# cmg e outros SMS e quejandos



## GamblingCamel

As melhores coisas que aconteceram* cmg* em 2010
Eu queria saber pork elaa faz isso *cmg *? me ajudem ?
casa *cmg*? Adotei o celibato como modo de vida. Hehe.

This seems like an easy one. It's obviously short for something very common.
What does it mean?


----------



## Vanda

Simply sms for comigo.


----------



## englishmania

Também usamos em Portugal. 
cmg
ctg
pq
tb
n
q
mt
ng
td
nd

^ These are easy. Try to guess what they mean, GC.


----------



## GamblingCamel

I don't know MT and NG.


----------



## englishmania

mt: muito
ng: ninguém


----------



## GamblingCamel

englishmania said:


> mt: muito
> ng: ninguém



* Camel buries his head in the sand from embarrassment *


----------



## Fericire

De comum também há:

"hj" (hoje)
"qnd" (quando)
"s" (sim)
"qm" (quem)
"tm" (tem)
"vm" (vem)
"qnt" (quanto)
"fds" / "fimde" (fim-de-semana)
"blz" (beleza = ok)
"sl" (sei lá)
"vmo" (vamos)
"bora" (Embora/Vamos)
"gnt" (gente)
"abs" / "abç" (abraço/abraços)
"vc" (você)

E muito mais.


----------



## Dona Chicória

Há tb, o "porfa" = por favor.


----------



## englishmania

Por cá usa-se _pf_ ou _sff_  - _porfa_ não.

Daqueles que o Fericire mencionou, em Portugal usamos (tendo em conta aquilo que me é familiar) _hj_, _qdo/qd_, _s_, _fds_, (_bora_, se o dissermos no dia-a-dia), _vc_ (se estivermos a falar com um brasileiro, etc) e  _qto/qt_.

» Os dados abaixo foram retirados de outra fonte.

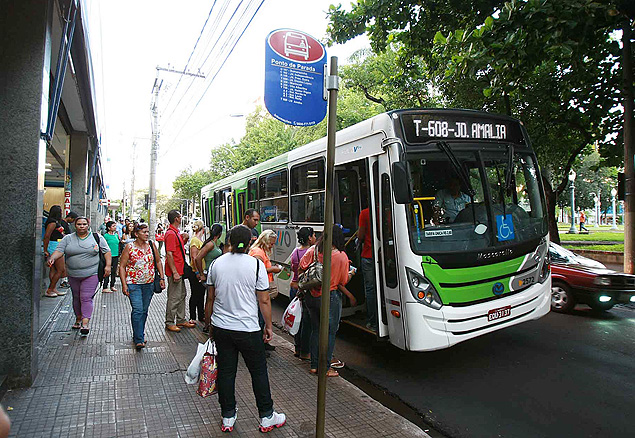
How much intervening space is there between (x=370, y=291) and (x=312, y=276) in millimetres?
1259

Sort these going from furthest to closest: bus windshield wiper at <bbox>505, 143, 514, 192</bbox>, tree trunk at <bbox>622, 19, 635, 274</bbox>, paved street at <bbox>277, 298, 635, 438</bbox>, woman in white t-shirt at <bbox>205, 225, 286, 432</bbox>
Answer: tree trunk at <bbox>622, 19, 635, 274</bbox>
bus windshield wiper at <bbox>505, 143, 514, 192</bbox>
paved street at <bbox>277, 298, 635, 438</bbox>
woman in white t-shirt at <bbox>205, 225, 286, 432</bbox>

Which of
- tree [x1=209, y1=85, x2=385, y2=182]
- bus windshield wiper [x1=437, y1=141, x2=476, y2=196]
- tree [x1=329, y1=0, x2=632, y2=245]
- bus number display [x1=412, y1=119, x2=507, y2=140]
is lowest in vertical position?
bus windshield wiper [x1=437, y1=141, x2=476, y2=196]

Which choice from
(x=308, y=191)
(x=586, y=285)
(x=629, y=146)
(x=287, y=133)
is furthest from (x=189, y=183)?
(x=586, y=285)

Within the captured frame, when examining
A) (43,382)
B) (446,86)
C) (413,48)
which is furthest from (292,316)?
(446,86)

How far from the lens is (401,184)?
15.5 ft

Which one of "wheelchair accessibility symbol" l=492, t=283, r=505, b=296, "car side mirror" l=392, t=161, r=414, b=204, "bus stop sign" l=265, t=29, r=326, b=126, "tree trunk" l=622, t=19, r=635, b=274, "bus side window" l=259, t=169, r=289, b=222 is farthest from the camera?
"tree trunk" l=622, t=19, r=635, b=274

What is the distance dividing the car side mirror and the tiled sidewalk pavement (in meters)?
2.14

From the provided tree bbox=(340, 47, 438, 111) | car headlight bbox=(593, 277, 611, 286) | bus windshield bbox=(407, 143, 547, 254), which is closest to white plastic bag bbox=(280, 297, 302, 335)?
bus windshield bbox=(407, 143, 547, 254)

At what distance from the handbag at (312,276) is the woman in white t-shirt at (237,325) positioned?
46.8 inches

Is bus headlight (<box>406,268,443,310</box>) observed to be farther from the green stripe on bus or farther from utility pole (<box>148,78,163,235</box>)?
utility pole (<box>148,78,163,235</box>)

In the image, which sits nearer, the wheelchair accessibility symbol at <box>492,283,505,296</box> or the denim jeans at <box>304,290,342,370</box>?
the denim jeans at <box>304,290,342,370</box>

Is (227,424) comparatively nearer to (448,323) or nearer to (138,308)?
(448,323)

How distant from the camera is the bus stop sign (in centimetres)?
397

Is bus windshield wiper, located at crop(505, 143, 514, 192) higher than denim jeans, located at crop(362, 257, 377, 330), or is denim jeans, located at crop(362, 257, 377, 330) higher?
bus windshield wiper, located at crop(505, 143, 514, 192)
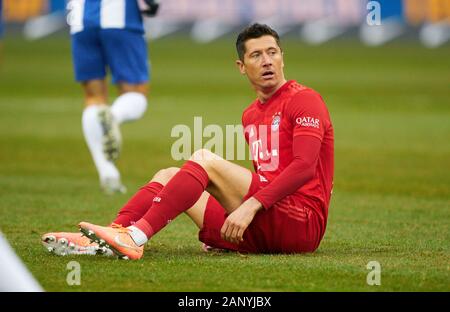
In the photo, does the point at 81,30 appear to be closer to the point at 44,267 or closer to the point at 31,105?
the point at 44,267

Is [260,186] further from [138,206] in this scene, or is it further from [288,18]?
[288,18]

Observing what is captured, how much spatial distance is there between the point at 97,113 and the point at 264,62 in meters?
4.14

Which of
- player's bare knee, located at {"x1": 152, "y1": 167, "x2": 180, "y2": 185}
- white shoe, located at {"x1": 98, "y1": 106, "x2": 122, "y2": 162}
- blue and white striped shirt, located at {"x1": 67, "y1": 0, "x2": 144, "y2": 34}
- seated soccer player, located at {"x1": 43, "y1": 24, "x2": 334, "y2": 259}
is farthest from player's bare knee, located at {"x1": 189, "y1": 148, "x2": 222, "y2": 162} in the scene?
blue and white striped shirt, located at {"x1": 67, "y1": 0, "x2": 144, "y2": 34}

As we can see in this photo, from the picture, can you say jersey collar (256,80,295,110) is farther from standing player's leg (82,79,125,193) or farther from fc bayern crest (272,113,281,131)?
standing player's leg (82,79,125,193)

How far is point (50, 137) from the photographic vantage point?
631 inches

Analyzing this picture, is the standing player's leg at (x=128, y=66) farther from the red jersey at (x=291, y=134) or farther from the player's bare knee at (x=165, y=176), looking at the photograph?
the red jersey at (x=291, y=134)

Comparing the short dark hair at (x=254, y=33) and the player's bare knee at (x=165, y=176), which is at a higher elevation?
the short dark hair at (x=254, y=33)

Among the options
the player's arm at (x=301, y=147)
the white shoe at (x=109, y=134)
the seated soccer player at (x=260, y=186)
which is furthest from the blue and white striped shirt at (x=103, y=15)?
the player's arm at (x=301, y=147)

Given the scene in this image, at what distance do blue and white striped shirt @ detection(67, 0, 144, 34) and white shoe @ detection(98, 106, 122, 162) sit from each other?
1.01 m

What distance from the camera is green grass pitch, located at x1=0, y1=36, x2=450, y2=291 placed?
20.1 feet

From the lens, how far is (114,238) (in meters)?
6.32

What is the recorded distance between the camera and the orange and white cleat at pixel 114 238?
20.6ft

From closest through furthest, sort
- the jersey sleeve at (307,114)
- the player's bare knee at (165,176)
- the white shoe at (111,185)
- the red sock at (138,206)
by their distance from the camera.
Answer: the jersey sleeve at (307,114)
the red sock at (138,206)
the player's bare knee at (165,176)
the white shoe at (111,185)
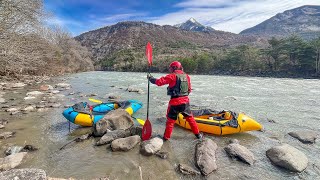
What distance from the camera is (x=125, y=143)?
5.52m

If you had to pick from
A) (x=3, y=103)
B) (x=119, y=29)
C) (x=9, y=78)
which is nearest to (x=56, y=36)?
(x=9, y=78)

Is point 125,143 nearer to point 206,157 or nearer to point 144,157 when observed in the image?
point 144,157

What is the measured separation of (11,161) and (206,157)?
383cm

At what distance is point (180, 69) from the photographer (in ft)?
19.5

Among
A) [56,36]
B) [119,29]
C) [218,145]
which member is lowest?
[218,145]

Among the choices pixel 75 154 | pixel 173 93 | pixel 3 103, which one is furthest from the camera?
pixel 3 103

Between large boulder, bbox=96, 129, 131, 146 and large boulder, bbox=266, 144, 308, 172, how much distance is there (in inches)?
137

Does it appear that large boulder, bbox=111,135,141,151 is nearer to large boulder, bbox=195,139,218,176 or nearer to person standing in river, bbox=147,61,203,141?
person standing in river, bbox=147,61,203,141

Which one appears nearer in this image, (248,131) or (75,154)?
(75,154)

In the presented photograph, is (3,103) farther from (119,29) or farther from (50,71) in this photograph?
(119,29)

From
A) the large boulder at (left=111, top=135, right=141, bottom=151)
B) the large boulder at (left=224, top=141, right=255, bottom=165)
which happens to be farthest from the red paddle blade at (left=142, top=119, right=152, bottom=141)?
the large boulder at (left=224, top=141, right=255, bottom=165)

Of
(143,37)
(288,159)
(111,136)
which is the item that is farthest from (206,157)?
(143,37)

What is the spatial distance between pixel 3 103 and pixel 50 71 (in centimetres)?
2514

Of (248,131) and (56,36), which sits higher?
(56,36)
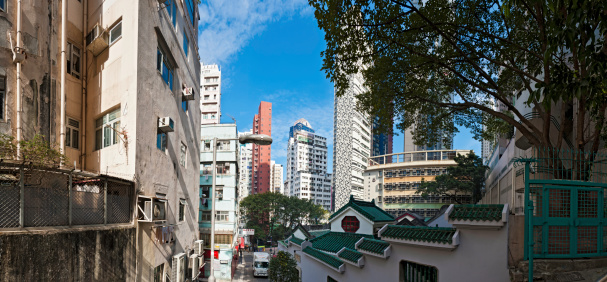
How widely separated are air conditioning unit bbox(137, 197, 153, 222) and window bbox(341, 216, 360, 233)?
12207mm

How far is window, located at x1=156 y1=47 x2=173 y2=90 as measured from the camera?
12.9 m

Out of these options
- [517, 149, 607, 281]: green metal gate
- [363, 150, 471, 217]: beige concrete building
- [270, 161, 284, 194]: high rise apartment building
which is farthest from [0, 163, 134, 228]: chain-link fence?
[270, 161, 284, 194]: high rise apartment building

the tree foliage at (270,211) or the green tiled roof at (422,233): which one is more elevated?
the green tiled roof at (422,233)

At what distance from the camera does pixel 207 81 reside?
67.8 m

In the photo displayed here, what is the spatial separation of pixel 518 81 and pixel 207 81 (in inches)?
2391

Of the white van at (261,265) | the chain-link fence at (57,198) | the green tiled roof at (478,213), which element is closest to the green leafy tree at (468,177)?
the white van at (261,265)

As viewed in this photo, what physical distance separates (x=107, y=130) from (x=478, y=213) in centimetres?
1083

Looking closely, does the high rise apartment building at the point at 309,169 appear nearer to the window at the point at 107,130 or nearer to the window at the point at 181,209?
the window at the point at 181,209

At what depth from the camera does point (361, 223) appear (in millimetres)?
19812

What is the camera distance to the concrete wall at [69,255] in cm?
572

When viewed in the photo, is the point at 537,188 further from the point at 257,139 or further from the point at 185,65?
the point at 185,65

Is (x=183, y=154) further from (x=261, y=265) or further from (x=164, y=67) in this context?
(x=261, y=265)

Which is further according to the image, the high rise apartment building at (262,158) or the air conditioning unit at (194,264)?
the high rise apartment building at (262,158)

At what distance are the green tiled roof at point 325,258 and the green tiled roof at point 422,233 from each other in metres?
4.52
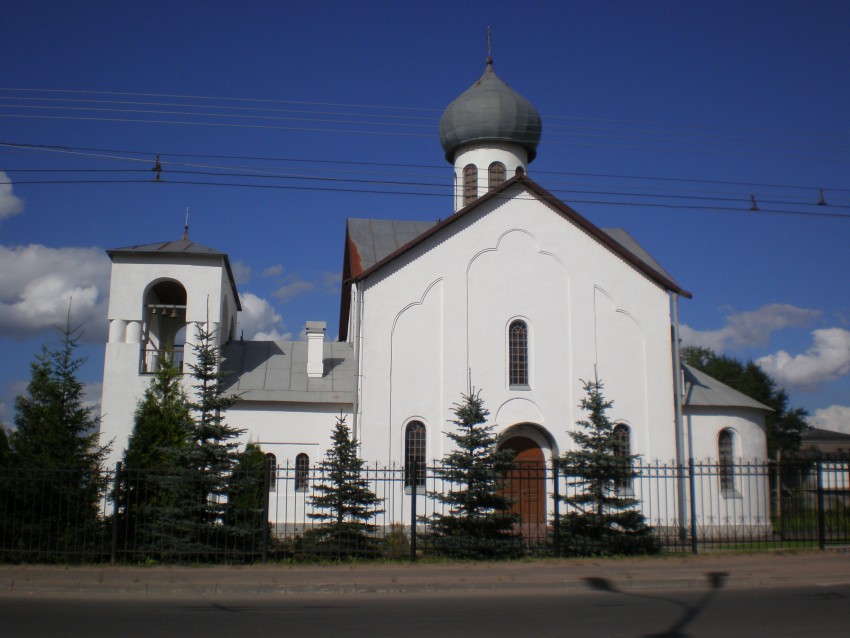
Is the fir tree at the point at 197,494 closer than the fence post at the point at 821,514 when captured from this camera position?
Yes

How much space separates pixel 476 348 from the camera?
2042 centimetres

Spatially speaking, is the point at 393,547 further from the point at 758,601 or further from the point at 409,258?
the point at 409,258

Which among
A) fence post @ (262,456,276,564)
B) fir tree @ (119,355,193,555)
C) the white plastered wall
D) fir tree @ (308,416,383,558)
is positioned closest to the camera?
fence post @ (262,456,276,564)

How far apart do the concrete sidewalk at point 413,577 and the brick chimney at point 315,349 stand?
885 centimetres

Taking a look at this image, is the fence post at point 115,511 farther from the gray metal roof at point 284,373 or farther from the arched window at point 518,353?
the arched window at point 518,353

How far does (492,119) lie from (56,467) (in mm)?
17156

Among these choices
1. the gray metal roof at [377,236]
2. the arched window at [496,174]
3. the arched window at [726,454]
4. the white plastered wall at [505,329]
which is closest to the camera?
the white plastered wall at [505,329]

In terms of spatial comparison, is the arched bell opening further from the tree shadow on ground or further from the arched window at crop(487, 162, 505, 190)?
the tree shadow on ground

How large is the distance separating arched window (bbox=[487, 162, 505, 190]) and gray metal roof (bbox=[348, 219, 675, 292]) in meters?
2.36

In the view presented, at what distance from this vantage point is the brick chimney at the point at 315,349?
2161cm

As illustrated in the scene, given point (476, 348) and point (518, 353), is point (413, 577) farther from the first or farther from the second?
point (518, 353)

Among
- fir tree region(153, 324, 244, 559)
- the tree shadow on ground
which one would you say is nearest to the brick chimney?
fir tree region(153, 324, 244, 559)

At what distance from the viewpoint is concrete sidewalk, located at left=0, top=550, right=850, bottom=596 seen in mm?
11430

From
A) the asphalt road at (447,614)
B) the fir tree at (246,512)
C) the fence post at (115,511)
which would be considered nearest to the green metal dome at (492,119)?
the fir tree at (246,512)
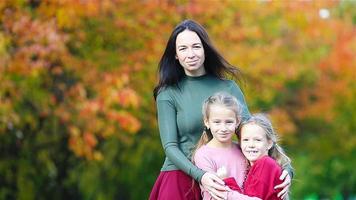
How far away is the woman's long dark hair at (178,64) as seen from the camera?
611cm

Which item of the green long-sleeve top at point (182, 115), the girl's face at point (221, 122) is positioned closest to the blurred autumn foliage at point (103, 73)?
the green long-sleeve top at point (182, 115)

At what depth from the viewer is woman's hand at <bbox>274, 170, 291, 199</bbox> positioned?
18.7 feet

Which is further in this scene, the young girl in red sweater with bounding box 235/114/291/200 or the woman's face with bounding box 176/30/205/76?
the woman's face with bounding box 176/30/205/76

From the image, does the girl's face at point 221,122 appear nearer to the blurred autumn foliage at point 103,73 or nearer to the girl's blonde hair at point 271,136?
the girl's blonde hair at point 271,136

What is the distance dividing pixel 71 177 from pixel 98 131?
2.08 meters

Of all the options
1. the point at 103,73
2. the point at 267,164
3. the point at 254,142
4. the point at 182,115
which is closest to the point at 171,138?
the point at 182,115

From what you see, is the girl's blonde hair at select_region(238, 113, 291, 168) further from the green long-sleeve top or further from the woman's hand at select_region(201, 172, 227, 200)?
the woman's hand at select_region(201, 172, 227, 200)

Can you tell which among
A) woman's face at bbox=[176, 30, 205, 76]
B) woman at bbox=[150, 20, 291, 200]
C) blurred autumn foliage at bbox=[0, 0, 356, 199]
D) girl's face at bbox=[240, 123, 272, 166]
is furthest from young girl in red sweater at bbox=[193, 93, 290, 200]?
blurred autumn foliage at bbox=[0, 0, 356, 199]

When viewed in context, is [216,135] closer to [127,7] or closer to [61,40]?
[61,40]

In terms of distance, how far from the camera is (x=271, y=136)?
585 cm

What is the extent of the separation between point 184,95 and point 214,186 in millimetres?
701

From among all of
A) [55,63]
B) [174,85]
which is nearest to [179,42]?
[174,85]

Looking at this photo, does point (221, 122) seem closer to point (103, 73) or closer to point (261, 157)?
point (261, 157)

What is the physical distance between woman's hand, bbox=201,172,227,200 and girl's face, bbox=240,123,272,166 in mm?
257
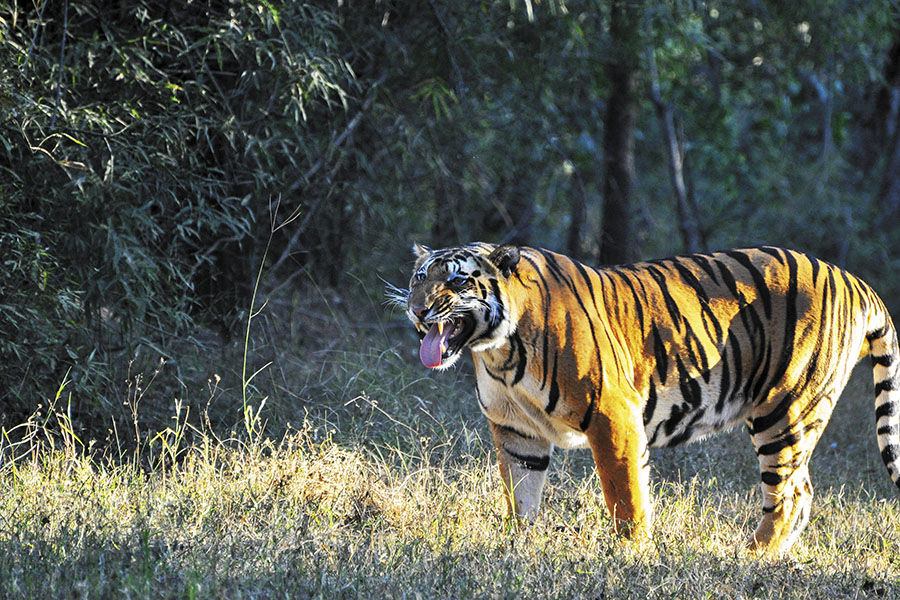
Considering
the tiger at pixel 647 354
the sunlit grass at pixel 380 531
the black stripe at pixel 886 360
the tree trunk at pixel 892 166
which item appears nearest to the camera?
the sunlit grass at pixel 380 531

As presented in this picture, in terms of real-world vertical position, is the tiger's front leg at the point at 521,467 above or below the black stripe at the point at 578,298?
below

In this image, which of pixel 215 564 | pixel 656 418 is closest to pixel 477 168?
pixel 656 418

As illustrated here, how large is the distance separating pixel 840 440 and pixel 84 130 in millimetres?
4905

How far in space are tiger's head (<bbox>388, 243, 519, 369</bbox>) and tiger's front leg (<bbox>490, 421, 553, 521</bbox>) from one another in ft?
1.72

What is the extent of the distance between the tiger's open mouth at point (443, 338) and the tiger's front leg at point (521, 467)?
0.59m

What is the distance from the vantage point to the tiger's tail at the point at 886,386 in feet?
14.9

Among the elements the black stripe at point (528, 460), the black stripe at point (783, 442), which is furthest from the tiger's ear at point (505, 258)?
the black stripe at point (783, 442)

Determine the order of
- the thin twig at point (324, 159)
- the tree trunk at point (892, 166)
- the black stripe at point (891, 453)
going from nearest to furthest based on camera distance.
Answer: the black stripe at point (891, 453) < the thin twig at point (324, 159) < the tree trunk at point (892, 166)

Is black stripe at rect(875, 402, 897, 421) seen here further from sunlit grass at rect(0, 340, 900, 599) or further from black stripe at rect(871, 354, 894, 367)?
sunlit grass at rect(0, 340, 900, 599)

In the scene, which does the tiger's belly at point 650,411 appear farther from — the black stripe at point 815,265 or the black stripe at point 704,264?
the black stripe at point 815,265

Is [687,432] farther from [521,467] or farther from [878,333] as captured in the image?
[878,333]

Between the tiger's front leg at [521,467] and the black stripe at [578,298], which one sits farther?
the tiger's front leg at [521,467]

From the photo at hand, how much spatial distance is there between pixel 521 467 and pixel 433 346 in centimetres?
82

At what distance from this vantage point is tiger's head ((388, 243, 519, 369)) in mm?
3844
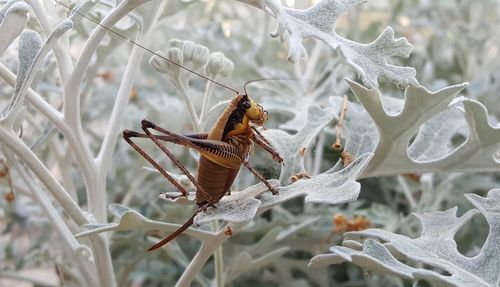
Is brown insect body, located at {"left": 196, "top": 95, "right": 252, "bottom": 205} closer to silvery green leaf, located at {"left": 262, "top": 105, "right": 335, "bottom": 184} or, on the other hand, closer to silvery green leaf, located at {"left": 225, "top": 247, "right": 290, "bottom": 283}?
silvery green leaf, located at {"left": 262, "top": 105, "right": 335, "bottom": 184}

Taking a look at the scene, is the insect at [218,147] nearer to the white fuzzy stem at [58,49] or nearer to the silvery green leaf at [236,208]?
the silvery green leaf at [236,208]

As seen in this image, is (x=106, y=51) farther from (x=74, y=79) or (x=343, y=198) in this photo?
(x=343, y=198)

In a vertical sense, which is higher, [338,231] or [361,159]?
[361,159]

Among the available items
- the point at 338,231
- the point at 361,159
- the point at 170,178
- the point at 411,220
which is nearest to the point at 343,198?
the point at 361,159

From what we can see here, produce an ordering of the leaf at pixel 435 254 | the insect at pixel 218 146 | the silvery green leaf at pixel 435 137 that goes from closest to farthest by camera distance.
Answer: the leaf at pixel 435 254 < the insect at pixel 218 146 < the silvery green leaf at pixel 435 137

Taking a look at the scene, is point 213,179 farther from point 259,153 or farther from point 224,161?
point 259,153

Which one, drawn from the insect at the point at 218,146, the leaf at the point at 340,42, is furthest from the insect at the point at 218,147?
the leaf at the point at 340,42

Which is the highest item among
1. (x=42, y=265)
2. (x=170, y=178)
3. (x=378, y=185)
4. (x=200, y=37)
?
(x=200, y=37)
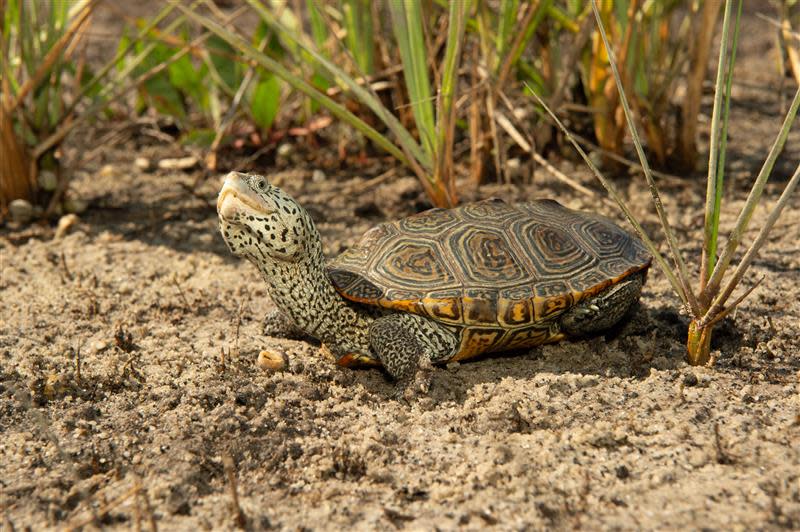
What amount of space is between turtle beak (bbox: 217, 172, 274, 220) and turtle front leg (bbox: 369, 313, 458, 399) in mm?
673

Mais: _dp_, _cm_, _qq_, _nc_, ...


----------



## Dona Chicória

Olá:
O porfa é mais recente, creio. 
Achei ótimo, porque aqui, embora se use o pf, existe a sigla PF para Prato Feito, que é um prato de refeição barato, encontrado em restaurantes populares (Tipo arroz, feijão e ovo frito).
E claro, para Polícia Federal também.


----------



## MugenKaosu

Fericire said:


> De comum também há:
> 
> "hj" (hoje)
> "qnd" (quando)
> "s" (sim)
> "qm" (quem)
> "tm" (tem)
> "vm" (vem)
> "qnt" (quanto)
> "fds" / "fimde" (fim-de-semana)
> "blz" (beleza = ok)
> "sl" (sei lá)
> "vmo" (vamos)
> "bora" (Embora/Vamos)
> "gnt" (gente)
> "abs" / "abç" (abraço/abraços)
> "vc" (você)
> 
> E muito mais.


Só um detalhe: "fds", nas conversas que tive online, sempre significou o mesmo que "fods", que significa o mesmo que "foda". A única diferença é que "fds" é um pouco menos vulgar. Parece mais de brincadeira, e é, em geral, usado para designar situações:

"A: Cara, adivinha o que aconteceu? Fui falar com o professor sobre o erro dele, aí ele me disse que eu é que tava errado. Na moral, esse professor é uma mer*a.
B: Putz, mano, aí é fds (ou fods ou foda)"

Mas há situações em que eu acharia estranho o uso de "fds", embora "foda" fosse adequado:
"A: Já ouviu as músicas dos [nome de uma banda].
B: Já ouvi sim! O baterista é muito foda (fds, ou fods)!"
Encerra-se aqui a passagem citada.